Supply chain solutions — such as the market-driven agreements Brazilian beef companies entered into with Greenpeace and the Brazilian government in 2009 — are remarkably effective and have rapidly changed deforestation behavior for beef suppliers, said Holly Gibbs, a professor at the Center for Sustainability and the Global Environment at the University of Wisconsin-Madison and an author of the study. Both 2009 agreements committed companies to only sourcing beef from ranchers who were not engaging in deforestation.

The agreements have been “exceptionally influential,” Gibbs told ThinkProgress.

When JBS, one of Brazil’s biggest beef producers, signed the agreements, only 2 percent of its suppliers were registered as zero-deforestation. By 2013, nearly all were, the researchers found.

The reasoning is simple: “If you don’t comply with the agreement, you won’t have access to the market,” Gibbs said. “It starts to change the tone of agriculture in Brazil.”

Agriculture and deforestation have long been coupled in the Amazon Basin. Stretching across 1.4 billion acres — and making up half of the world’s remaining tropical rainforest — the region is one of the biggest carbon sinks in the world, making it a critical component of addressing climate change.

Unlike most countries, where carbon emissions are counted in things like coal factories and cement production, Brazil’s carbon footprint it counted in the number of trees it loses each year. Soy and beef production have caused 70 percent of Brazil’s deforestation in recent years, Gibbs said. More than two-thirds of deforested land in the Brazilian Amazon is used for cattle ranching.
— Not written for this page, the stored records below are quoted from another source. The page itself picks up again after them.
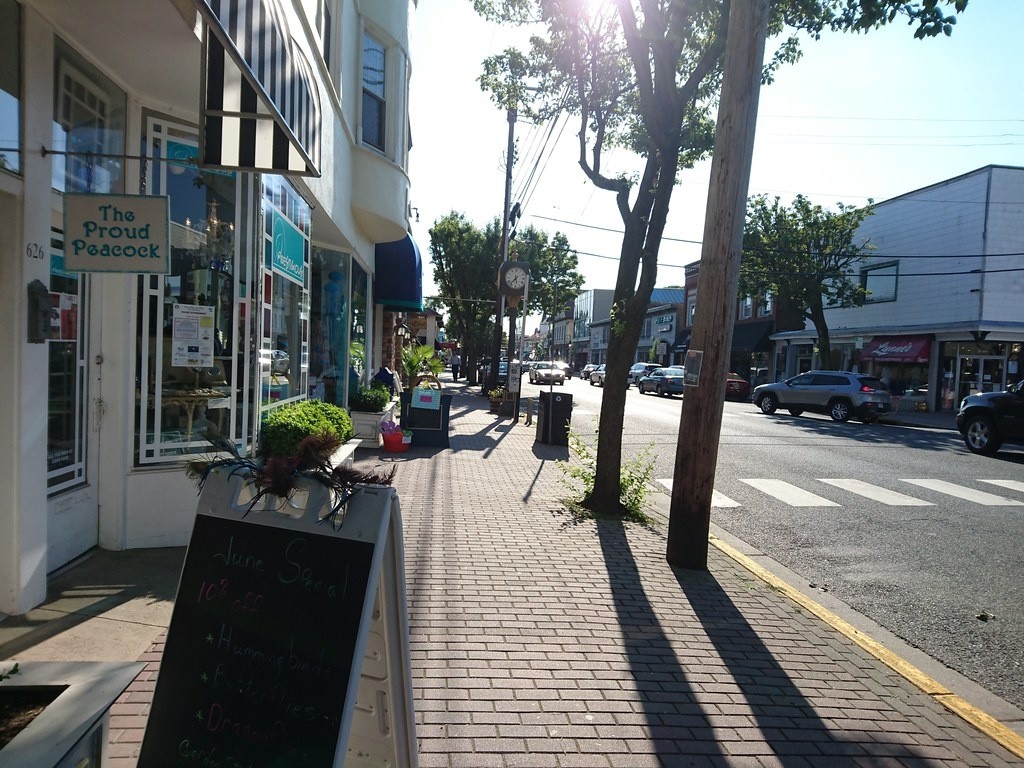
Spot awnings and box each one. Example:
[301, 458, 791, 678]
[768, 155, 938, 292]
[375, 231, 424, 313]
[196, 1, 321, 178]
[668, 323, 773, 353]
“To delink this agricultural production from deforestation would have huge impacts on climate change,” Gibbs said.

According to state data, Brazil’s carbon footprint due to deforestation has been decreasing since 2004. Which is not to say deforestation has stopped — it’s just slowing.

Deforestation, forest degradation, and clearing peat account for an estimated 4.3 billion to 5.5 billion tons of emissions globally per year, according to the Union of Concerned Scientists.

In addition, deforestation can be devastating to the animal and human life that depends on forests for food and survival. Some 1.6 billion people depend on forests for “food, fresh water, clothing, traditional medicine and shelter,” the World Wildlife Fundestimates.

Millions of species live in the Amazon Basin, including sloths, poison dart frogs, pygmy marmosets, and black spider monkeys — all threatened by human encroachment as well as climate change. Worldwide, there is still the equivalent of 35 football fields of forest being cut down each minute, the World Wildlife Fund says.

But some would say at least the tide has turned on the acceptability of farming on deforested land.

Even McDonald’s Corp, which was targeted for sourcing beef from deforested areas as far back as the 1980s, has joined in. Last month, the company announced plans to achieve zero forestation throughout its supply chain by 2030.

“As we see all these big multi-national companies step forward… we need to start understanding what that means on the ground,” Gibbs said. “Are we going to see changes, or are we going to see greenwashing?”